↓

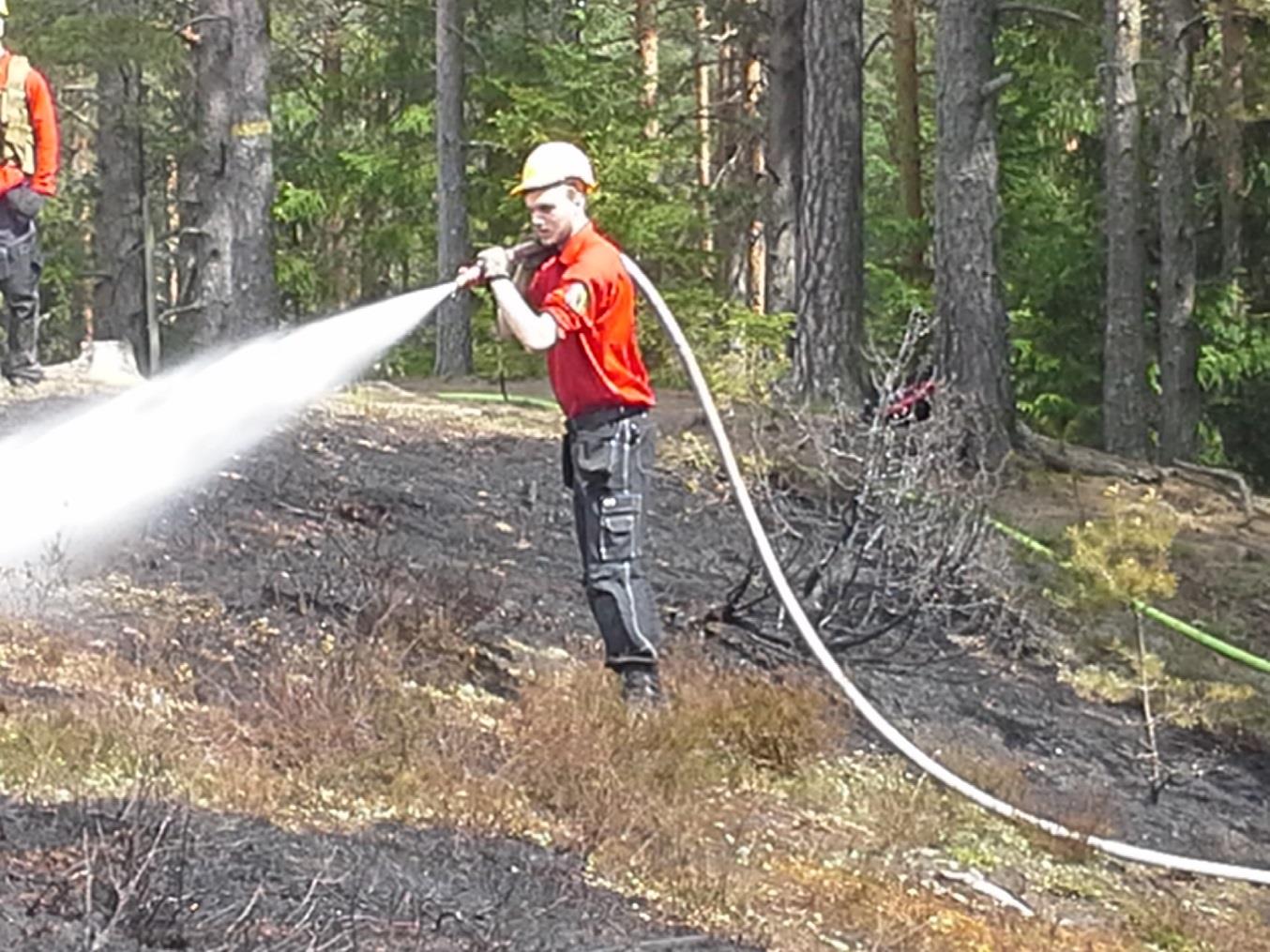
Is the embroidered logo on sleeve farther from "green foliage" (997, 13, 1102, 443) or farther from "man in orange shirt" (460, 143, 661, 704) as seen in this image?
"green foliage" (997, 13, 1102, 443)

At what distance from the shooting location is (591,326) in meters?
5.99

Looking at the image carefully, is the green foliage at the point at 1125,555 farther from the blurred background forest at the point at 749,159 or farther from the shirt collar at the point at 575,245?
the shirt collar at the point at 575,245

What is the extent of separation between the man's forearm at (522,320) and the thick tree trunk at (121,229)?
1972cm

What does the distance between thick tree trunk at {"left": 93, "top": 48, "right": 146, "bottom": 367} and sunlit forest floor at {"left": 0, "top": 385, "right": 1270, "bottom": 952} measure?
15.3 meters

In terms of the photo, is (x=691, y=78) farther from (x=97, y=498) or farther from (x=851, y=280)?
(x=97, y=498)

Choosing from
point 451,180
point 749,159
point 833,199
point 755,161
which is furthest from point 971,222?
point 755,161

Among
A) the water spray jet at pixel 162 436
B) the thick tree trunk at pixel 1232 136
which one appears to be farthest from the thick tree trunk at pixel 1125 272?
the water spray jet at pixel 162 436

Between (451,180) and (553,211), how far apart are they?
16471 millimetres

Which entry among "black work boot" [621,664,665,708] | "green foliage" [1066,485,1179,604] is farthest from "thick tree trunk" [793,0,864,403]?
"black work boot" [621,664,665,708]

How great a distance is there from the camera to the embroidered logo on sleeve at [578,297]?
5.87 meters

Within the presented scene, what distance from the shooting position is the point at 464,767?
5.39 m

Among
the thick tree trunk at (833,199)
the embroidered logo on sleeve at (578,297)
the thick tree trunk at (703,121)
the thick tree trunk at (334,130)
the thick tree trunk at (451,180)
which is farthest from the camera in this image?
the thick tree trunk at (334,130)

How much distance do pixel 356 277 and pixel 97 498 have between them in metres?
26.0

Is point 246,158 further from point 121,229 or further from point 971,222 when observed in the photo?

↑

• WHAT YOU SHOULD DO:
Reproduce each line exactly, please, except for any pictures.

• COMPLETED TASK:
Is the embroidered logo on sleeve farther from "green foliage" (997, 13, 1102, 443) or farther from "man in orange shirt" (460, 143, 661, 704) as seen in this image?
"green foliage" (997, 13, 1102, 443)

At what distance from the shooting location is (591,326) in meters?
5.99

Looking at the image carefully, is the green foliage at the point at 1125,555 farther from the blurred background forest at the point at 749,159 or farther from the shirt collar at the point at 575,245?
the shirt collar at the point at 575,245

What is the extent of separation between the man's forearm at (522,320) and the thick tree trunk at (121,229)?
1972cm

What does the distance between thick tree trunk at {"left": 93, "top": 48, "right": 146, "bottom": 367} and sunlit forest floor at {"left": 0, "top": 385, "right": 1270, "bottom": 952} measure?
15.3 meters

In terms of the photo, is (x=691, y=78) farther from (x=97, y=498) or farther from (x=851, y=280)?
(x=97, y=498)

Choosing from
point 451,180
point 749,159
point 833,199
point 755,161
which is furthest from point 971,222?
point 755,161

Among
A) the water spray jet at pixel 162 436
B) the thick tree trunk at pixel 1232 136
which one appears to be farthest from the thick tree trunk at pixel 1125 272?
the water spray jet at pixel 162 436

Between (451,180) and (553,211), how far apart are they?
16471 millimetres

Which entry among "black work boot" [621,664,665,708] | "green foliage" [1066,485,1179,604] is farthest from "thick tree trunk" [793,0,864,403]?
"black work boot" [621,664,665,708]

How great a distance is there from the camera to the embroidered logo on sleeve at [578,297]?
5.87 meters

Within the presented scene, what distance from the shooting position is the point at 464,767?
5.39 m

Among
the thick tree trunk at (833,199)
the embroidered logo on sleeve at (578,297)
the thick tree trunk at (703,121)
the thick tree trunk at (334,130)
the thick tree trunk at (451,180)
which is farthest from the camera in this image?
the thick tree trunk at (334,130)

How much distance do pixel 356 277 and pixel 97 498 have between them in metres?
26.0

Is point 246,158 further from point 121,229 or further from point 971,222 when observed in the photo?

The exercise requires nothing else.